* Task brief: Only these lines are needed: the first line of the entries below through the line with "common name: pig-tailed macaque", each returned exactly.
- - -
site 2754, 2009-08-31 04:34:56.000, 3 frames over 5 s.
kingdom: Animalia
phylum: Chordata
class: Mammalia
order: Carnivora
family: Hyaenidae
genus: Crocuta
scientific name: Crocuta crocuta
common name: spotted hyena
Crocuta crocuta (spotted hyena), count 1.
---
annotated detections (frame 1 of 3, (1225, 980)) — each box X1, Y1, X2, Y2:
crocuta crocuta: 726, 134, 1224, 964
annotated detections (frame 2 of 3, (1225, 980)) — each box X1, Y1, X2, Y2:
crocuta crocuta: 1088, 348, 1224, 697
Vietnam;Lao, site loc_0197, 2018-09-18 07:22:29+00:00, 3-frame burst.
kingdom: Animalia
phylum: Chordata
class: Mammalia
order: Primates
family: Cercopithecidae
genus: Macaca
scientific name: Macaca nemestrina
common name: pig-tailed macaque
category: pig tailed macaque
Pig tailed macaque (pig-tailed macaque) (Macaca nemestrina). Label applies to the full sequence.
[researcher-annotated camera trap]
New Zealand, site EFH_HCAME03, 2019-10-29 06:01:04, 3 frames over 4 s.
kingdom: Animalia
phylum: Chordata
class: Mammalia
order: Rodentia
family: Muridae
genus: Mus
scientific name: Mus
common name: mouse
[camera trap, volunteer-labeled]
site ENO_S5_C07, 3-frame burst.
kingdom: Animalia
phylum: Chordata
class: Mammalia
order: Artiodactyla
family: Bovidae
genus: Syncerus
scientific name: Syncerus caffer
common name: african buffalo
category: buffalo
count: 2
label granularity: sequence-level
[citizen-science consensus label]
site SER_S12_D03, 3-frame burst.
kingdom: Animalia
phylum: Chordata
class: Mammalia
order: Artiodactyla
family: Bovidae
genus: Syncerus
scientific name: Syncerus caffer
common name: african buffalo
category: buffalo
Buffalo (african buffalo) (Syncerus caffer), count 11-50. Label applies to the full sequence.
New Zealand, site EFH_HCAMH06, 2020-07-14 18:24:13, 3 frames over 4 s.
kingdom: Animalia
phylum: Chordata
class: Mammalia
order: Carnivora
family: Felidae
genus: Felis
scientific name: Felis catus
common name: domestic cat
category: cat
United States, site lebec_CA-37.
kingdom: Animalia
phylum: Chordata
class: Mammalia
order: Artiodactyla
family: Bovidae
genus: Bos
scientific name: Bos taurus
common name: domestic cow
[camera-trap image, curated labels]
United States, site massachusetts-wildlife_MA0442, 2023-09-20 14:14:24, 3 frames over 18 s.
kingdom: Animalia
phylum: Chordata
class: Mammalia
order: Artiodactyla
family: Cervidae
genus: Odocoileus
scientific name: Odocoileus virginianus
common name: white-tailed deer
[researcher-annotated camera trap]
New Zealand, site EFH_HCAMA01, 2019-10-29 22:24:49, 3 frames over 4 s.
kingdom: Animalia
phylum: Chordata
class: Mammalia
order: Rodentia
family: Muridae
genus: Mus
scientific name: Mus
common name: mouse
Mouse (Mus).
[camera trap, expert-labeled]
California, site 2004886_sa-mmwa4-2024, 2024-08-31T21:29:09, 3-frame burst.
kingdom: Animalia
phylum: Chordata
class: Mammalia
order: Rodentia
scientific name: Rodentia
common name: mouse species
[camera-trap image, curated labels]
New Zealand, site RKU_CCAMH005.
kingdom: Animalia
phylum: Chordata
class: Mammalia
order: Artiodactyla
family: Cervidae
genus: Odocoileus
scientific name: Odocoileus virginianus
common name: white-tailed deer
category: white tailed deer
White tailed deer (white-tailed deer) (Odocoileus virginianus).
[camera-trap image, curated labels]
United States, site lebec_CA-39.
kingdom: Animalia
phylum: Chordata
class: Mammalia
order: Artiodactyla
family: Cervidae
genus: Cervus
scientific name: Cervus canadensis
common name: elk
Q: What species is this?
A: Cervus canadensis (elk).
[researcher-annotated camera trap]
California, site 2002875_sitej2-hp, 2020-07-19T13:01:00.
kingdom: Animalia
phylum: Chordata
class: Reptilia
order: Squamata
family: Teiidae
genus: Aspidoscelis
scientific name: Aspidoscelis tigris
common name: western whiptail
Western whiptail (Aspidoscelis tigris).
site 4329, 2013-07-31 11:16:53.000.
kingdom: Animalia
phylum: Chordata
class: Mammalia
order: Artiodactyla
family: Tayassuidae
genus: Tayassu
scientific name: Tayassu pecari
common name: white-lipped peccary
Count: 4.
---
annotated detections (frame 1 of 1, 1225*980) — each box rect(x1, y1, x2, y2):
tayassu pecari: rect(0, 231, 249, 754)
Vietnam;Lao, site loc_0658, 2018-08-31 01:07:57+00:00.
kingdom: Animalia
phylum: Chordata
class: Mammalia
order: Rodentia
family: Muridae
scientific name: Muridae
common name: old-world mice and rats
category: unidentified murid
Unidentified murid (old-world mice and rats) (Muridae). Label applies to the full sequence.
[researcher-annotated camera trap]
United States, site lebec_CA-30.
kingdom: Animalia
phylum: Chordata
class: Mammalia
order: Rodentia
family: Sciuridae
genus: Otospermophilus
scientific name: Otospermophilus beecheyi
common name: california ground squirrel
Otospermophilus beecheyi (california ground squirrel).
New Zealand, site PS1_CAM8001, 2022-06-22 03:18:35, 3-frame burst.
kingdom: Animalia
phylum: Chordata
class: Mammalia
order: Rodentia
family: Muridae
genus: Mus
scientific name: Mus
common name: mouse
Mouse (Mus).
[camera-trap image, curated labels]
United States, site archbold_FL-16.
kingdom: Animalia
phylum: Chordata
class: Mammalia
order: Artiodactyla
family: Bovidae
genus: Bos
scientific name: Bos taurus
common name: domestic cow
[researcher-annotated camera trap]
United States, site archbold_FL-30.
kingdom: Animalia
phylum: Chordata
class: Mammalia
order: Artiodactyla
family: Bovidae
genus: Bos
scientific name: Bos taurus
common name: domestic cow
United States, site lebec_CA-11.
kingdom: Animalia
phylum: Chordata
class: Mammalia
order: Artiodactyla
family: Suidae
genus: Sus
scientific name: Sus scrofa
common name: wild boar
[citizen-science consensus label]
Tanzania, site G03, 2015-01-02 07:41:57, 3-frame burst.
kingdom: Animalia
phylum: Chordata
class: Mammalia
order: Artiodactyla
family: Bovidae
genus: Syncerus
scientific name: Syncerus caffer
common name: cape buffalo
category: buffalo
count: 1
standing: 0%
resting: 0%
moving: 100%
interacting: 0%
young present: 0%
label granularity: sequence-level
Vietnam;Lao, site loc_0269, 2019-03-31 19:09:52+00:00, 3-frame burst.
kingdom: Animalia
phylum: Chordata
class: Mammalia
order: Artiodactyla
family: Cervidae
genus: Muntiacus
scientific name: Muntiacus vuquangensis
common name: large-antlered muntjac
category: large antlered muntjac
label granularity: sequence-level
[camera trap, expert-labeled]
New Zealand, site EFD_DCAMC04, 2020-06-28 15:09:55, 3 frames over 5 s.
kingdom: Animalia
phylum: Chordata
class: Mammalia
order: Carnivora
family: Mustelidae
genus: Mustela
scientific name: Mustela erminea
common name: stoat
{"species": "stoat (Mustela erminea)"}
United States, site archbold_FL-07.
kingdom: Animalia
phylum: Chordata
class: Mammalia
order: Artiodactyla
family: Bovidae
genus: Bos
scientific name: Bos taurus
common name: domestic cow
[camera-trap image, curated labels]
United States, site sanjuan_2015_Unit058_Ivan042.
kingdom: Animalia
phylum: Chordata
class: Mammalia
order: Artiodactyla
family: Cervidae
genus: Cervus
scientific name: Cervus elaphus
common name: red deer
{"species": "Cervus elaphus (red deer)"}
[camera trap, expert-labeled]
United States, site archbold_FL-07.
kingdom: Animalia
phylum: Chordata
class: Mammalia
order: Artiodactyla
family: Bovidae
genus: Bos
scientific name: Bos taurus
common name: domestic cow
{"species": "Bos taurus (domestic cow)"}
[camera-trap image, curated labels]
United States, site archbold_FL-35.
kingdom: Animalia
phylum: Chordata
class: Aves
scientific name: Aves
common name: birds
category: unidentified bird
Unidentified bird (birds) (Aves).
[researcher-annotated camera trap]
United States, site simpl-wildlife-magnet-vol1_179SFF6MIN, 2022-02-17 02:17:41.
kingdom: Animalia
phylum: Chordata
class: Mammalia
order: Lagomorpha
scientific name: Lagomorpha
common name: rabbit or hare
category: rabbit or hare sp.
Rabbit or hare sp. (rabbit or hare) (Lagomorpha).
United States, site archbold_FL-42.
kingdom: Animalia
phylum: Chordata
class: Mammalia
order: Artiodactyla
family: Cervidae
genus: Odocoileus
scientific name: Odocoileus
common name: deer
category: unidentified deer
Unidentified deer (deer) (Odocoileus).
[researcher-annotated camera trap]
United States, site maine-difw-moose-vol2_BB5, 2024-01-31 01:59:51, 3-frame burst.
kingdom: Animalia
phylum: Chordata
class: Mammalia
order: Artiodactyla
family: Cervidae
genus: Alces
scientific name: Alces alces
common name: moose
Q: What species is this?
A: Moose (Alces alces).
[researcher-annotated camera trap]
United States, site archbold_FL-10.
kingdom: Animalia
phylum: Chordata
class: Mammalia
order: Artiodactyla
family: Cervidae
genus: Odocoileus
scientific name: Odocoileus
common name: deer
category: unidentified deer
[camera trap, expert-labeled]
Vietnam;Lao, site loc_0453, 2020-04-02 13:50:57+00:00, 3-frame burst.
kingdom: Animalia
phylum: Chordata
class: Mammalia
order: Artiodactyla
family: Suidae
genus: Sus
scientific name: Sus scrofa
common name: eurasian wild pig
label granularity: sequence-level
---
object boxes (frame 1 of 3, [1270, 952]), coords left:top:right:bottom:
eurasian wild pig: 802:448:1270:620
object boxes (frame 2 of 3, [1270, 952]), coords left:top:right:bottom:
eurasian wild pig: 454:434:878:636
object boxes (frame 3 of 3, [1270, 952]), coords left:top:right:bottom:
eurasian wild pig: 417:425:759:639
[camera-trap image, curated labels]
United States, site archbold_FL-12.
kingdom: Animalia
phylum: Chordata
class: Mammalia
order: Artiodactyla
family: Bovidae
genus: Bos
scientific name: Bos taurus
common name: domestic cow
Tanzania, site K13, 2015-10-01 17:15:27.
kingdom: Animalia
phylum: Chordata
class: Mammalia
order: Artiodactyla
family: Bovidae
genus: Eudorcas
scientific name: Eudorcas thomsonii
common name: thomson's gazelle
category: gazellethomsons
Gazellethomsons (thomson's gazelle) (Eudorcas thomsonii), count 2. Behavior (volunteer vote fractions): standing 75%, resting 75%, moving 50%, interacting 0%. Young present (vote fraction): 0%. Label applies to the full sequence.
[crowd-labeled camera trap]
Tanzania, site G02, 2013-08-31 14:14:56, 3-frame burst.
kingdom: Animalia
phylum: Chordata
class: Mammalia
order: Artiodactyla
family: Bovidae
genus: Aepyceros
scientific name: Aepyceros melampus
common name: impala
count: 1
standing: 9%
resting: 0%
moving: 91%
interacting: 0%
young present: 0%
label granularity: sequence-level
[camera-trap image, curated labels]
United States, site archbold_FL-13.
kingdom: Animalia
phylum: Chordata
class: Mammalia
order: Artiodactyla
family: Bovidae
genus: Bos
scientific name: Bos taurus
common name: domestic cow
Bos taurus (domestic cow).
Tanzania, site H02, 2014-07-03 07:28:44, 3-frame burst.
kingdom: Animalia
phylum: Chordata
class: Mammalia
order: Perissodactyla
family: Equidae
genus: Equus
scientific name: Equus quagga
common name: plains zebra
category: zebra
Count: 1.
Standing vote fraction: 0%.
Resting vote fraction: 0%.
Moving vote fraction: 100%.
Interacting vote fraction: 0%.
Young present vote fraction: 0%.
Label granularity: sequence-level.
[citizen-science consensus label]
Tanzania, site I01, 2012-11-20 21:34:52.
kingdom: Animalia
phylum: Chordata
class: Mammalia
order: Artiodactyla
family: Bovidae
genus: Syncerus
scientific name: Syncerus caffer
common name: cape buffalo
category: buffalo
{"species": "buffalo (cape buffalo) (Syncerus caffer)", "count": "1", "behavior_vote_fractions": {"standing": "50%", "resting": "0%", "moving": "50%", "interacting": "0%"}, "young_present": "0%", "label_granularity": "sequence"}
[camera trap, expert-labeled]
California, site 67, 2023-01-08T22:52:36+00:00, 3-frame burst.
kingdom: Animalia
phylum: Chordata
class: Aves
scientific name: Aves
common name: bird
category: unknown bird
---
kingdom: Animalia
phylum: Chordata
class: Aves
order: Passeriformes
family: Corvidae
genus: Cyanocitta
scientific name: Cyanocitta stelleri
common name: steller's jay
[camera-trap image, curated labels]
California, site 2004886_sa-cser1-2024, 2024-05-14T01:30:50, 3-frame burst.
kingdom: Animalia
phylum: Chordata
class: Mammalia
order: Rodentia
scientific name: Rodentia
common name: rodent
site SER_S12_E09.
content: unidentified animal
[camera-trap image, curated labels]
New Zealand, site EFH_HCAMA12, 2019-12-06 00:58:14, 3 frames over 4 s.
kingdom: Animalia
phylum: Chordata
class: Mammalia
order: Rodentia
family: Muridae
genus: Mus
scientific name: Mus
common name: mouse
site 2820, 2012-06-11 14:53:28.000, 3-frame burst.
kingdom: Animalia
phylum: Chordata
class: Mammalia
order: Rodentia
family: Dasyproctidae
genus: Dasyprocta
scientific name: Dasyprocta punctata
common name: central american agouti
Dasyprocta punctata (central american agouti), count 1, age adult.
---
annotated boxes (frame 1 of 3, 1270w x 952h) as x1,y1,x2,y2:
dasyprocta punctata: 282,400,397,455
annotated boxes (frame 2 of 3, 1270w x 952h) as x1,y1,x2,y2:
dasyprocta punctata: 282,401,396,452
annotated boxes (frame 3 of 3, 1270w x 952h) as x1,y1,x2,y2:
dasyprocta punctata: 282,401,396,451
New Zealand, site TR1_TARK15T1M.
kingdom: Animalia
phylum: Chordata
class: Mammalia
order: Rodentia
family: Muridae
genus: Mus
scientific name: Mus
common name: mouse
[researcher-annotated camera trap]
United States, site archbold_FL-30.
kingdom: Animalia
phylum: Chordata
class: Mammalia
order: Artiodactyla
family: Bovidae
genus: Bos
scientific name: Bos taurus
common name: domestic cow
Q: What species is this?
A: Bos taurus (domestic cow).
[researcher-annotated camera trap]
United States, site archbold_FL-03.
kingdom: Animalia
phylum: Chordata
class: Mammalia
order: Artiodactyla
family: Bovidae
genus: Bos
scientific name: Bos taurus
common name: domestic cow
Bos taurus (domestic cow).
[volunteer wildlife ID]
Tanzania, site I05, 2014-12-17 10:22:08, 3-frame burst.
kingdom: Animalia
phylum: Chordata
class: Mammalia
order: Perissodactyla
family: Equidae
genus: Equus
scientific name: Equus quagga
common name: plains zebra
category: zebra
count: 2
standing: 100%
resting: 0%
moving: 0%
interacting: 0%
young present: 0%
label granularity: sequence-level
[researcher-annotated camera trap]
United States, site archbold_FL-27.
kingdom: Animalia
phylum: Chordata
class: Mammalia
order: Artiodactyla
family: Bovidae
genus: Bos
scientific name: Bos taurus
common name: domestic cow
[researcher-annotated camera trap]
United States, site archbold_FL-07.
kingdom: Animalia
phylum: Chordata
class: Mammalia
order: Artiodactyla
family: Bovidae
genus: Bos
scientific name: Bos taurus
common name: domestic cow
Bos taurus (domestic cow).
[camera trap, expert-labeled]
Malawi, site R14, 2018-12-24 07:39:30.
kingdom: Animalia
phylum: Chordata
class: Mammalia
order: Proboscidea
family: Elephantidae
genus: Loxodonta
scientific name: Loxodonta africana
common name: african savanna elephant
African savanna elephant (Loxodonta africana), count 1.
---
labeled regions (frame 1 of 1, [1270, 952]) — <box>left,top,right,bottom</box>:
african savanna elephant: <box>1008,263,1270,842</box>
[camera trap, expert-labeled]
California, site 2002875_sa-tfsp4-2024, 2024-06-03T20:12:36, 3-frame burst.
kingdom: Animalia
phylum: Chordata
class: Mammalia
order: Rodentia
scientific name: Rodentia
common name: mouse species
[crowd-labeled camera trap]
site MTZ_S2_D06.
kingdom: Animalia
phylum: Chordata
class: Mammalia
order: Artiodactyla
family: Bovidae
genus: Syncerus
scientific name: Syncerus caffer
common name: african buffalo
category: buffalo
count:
- - -
* Exercise answer:
site 2754, 2009-08-31 04:34:56.000, 3 frames over 5 s.
kingdom: Animalia
phylum: Chordata
class: Mammalia
order: Carnivora
family: Hyaenidae
genus: Crocuta
scientific name: Crocuta crocuta
common name: spotted hyena
Crocuta crocuta (spotted hyena), count 1.
---
annotated detections (frame 1 of 3, (1225, 980)) — each box X1, Y1, X2, Y2:
crocuta crocuta: 726, 134, 1224, 964
annotated detections (frame 2 of 3, (1225, 980)) — each box X1, Y1, X2, Y2:
crocuta crocuta: 1088, 348, 1224, 697
Vietnam;Lao, site loc_0197, 2018-09-18 07:22:29+00:00, 3-frame burst.
kingdom: Animalia
phylum: Chordata
class: Mammalia
order: Primates
family: Cercopithecidae
genus: Macaca
scientific name: Macaca nemestrina
common name: pig-tailed macaque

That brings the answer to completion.